Günümüzün globalleşen dünyasında en büyük sorumluluğumuzdur çocuklarımız. En iyisi en güzeli onların olsun isteriz. Hele ki önünde bir de sınav varsa endişelerimiz tavan yapar.
Yıllardır her Ramazan ayında aynı klasik sorular sorulur. Sanki ilk kez oruç tutuyormuşuz gibi, “Sakız çiğnersem orucum bozulur mu?” “Dişimi fırçaladım ve çalkaladım orucum bozulmuş mudur?…” Ve daha nice cevabını bildiğimiz ama sormaktan keyif aldığımız sorular. İşte tam da buna benzer bir konu başlığını kendimce yorumlamak istiyorum.
Hayatımızın vazgeçilmezidir sınavlar, YKS, LGS vb. şekilde yıllardır isim değişikliği ile karşımıza gelen. O büyük günler için büyük hazırlıklar yapılır birçok ailede.
Kimi, günler önceden hatimler indirir pirinçlere, şekerlere okur, zihin açıklığı için, kimileri o güne özel kahvaltılar, kuru yemişler, ballar, sütler içirir sınava girecek öğrencisine. Neye inanırsanız ya da nasıl bir mantıkla hesaplar yaparsanız yapın, bu şekilde o günü çocuklarınıza asla normal hissettirecek bir tavır takınamazsınız. Etrafımızdan gelen tavsiyelerde önemli bir yer tutar bu süreçte. “Bir hafta önceden çalışmayı bırakmalı, kafası dinlensin.” “Aaa olur mu bizim kız son gün, gece bile çalıştı, tıp kazandı.” Telefon, mesaj trafiği başlar bir gün önceden. “Başarılar, sen yaparsın biliyorum.”, “Evden çıkarken oku üfle.”, “Allah zihin açıklığı versin.”, “Salona girmeden mutlaka tuvalete git!”… Daha neler neler…
Çocuklarımızın sınav gününde normal bir günden, daha önce girdiği deneme sınavlarından farklı bir şey olmadığını bilmeye, hissetmeye ihtiyaçları var. Evet o gün de geçen diğer günler gibi sıradan bir gündür. Bunu unutmamız gerekiyor. Hayatta alternatiflerimiz her zaman vardır ve var olacaktır, bunu bizim ve çocuklarımızın inanarak bilmesi gerekiyor. Mantıkla ya da inançla yaptığımız her şey şüphesiz ki oldukça önemli. İnanmadan, umut etmeden başarıya odaklanmamız hep biraz eksik kalacaktır.

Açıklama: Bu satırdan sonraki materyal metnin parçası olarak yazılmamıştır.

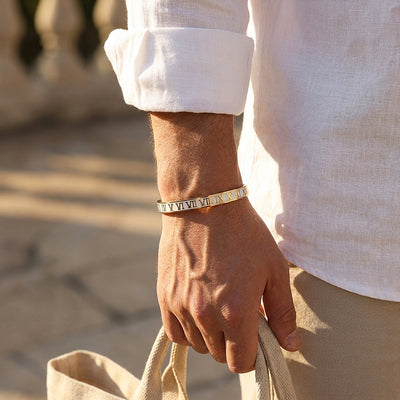 Roman Numeral | Men's Bangle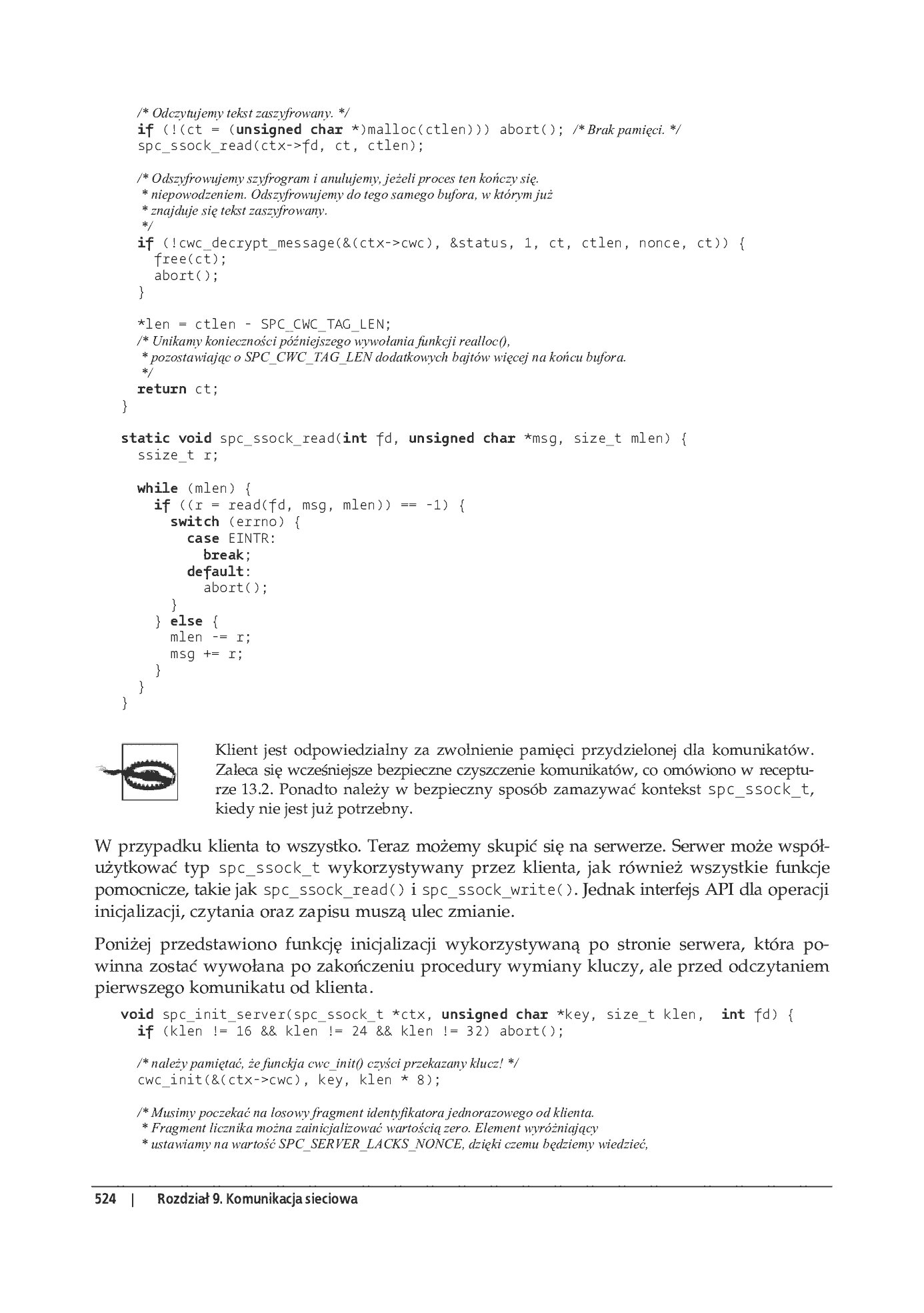 Fragment „C i C++. Bezpieczne programowanie. Receptury” — strona 49 z 51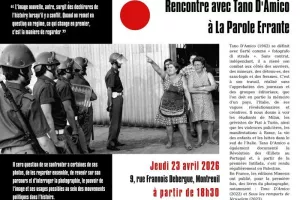 Rencontre avec le photographe Tano D'Amico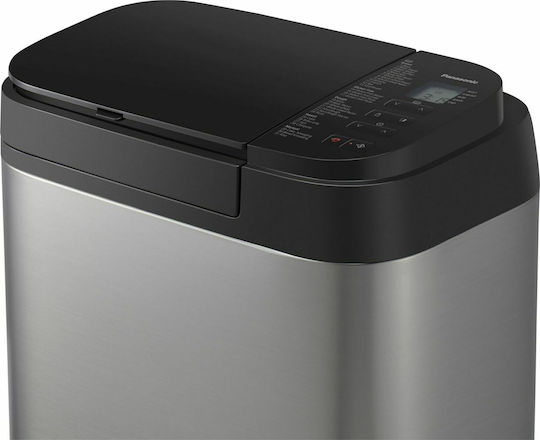Panasonic SD-YR2550SXE Αρτοπαρασκευαστής 550W Χωρητικότητας 600gr με 31 Προγράμματα - Image 3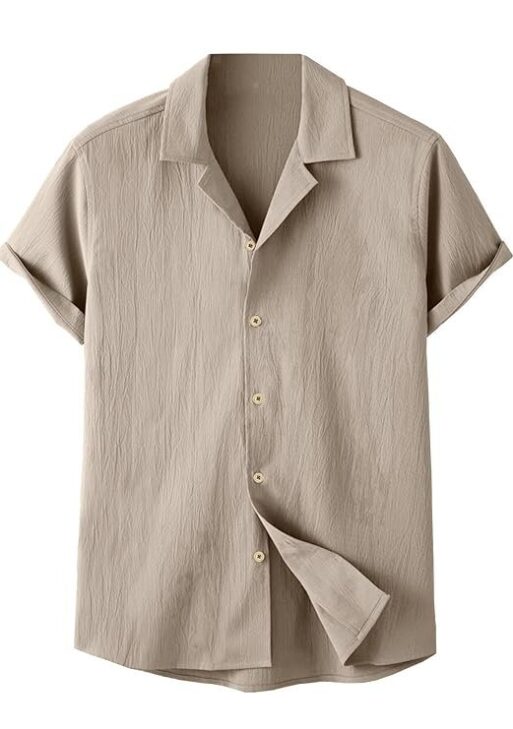 TAGDO Men's Regular Fit Casual Shirt (5171)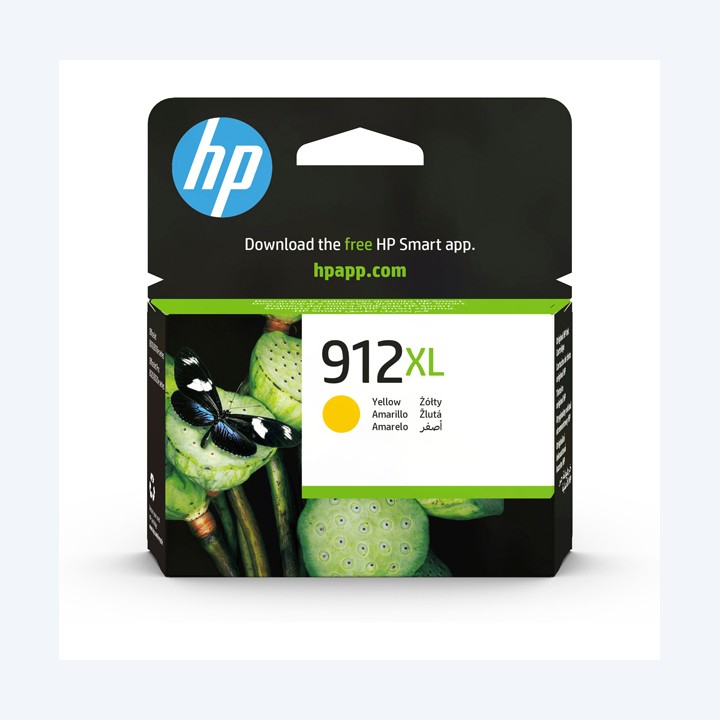 Hp Cartuccia ink originale 912XL Giallo 3YL83AE 825 pag | Ecotempo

Ancak bunları gerçekleştirirken çocuklarımıza her zamankinden farklı yaklaşıp davranmamız, onlarda bulunan kaygı düzeyini, heyecanı olumsuz da etkileyebilmektedir. Sınavı kendisi için yapan öğrenci sayısı maalesef gittikçe azalmaktadır. Anne babasını, eş dost, akrabaya karşı mahcup etmekten çekinen, sınıfı, okulu içerisinde güzel bir sıralamayla iyi anılmak isteyen ya da ailesinin yine etrafa karşı gururlanmasını öne alan öğrenci profilimiz çoğalmaktadır.

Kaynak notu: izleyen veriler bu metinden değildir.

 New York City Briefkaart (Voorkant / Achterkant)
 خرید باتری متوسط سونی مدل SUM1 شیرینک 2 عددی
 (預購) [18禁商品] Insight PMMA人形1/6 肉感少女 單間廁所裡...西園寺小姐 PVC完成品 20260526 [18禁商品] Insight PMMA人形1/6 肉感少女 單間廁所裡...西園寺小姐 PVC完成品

Biz büyüklerin hayalleri, istekleri çocuklarımıza dair projeleri onların yükünü daha da çoğaltmaktadır. Yıllar önce lisedeki Mantık öğretmenimin bizlere söylediği söz hala aklımdadır. “Bu ülkeye her alanda istihdam edilecek insan lazım. Hepiniz doktor, öğretmen ya da mühendis olamazsınız. Kiminiz sekreter, kiminiz memur, kiminiz muhasebeci olacaksınız. Bu ülkenin her sektörde çalışacak olana ihtiyacı var” derdi. Çok da haklıydı. Önemli olan, severek okuyacağımız bir bölümü seçmemiz, severek yapacağımız bir mesleğimizin olmasıdır. Başarıyı ancak o zaman yakalayabiliriz. Yediğimiz yemekten bile mutlu olan insanlarız. O halde bir ömür taşıyacağımız kimlikleri de mutluluğu amaçlayarak seçmeliyiz.

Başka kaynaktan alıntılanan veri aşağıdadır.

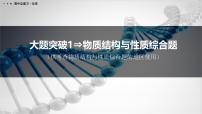 大题突破1⇒物质结构与性质综合题-2026年高考化学一轮复习课件（含试题及答案）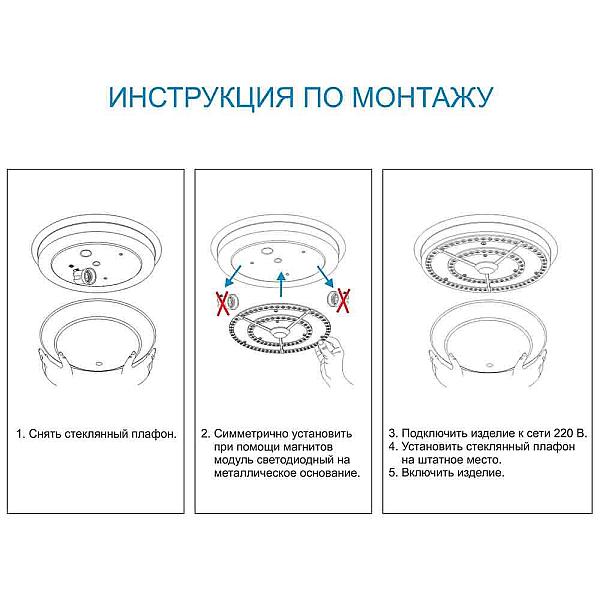 Светодиодный модуль Apeyron 02-34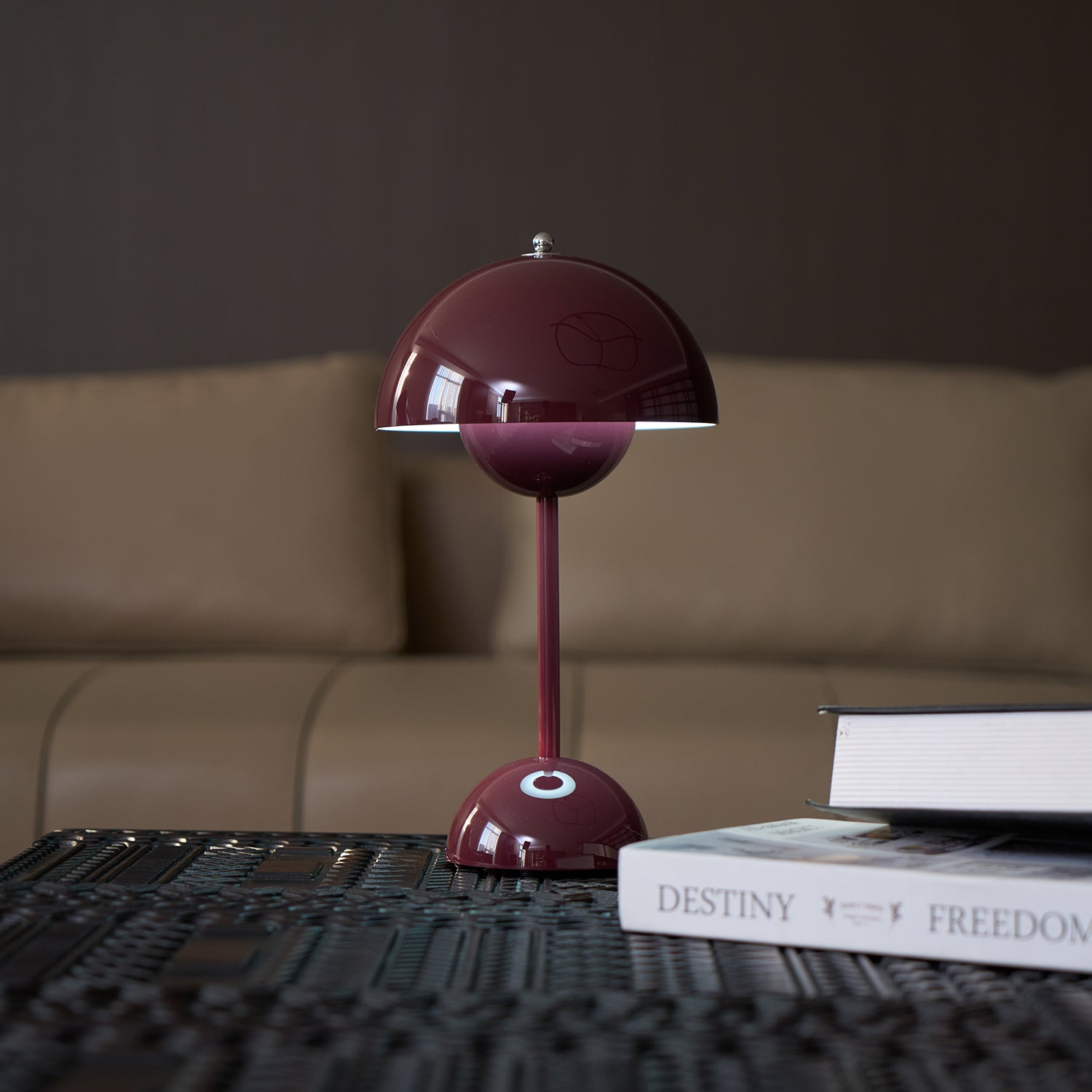 Rechargeable Cordless LED Table Lamp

“İleride pişman olup, keşke derler” dediğinizi duyar gibiyim. Hepimiz öyle ya da böyle bu aşamaları geçtik. Kimi zaman sevindik, kimi zaman pişman olduk kararlarımızdan. Güven dolu bir benlik için hem pişmanlığa hem “iyi ki”ye yer açmalıyız hayatımızda. Bu nedenle bırakın “gözümün nuru” dediğiniz evlatlarınız da nihai kararlarını kendileri versinler. Onlara ait seçimler ve onlara ait bir hayatları olsun. Bağımlı değil, bağımsız, vicdanı hür çocuklarımız olsun.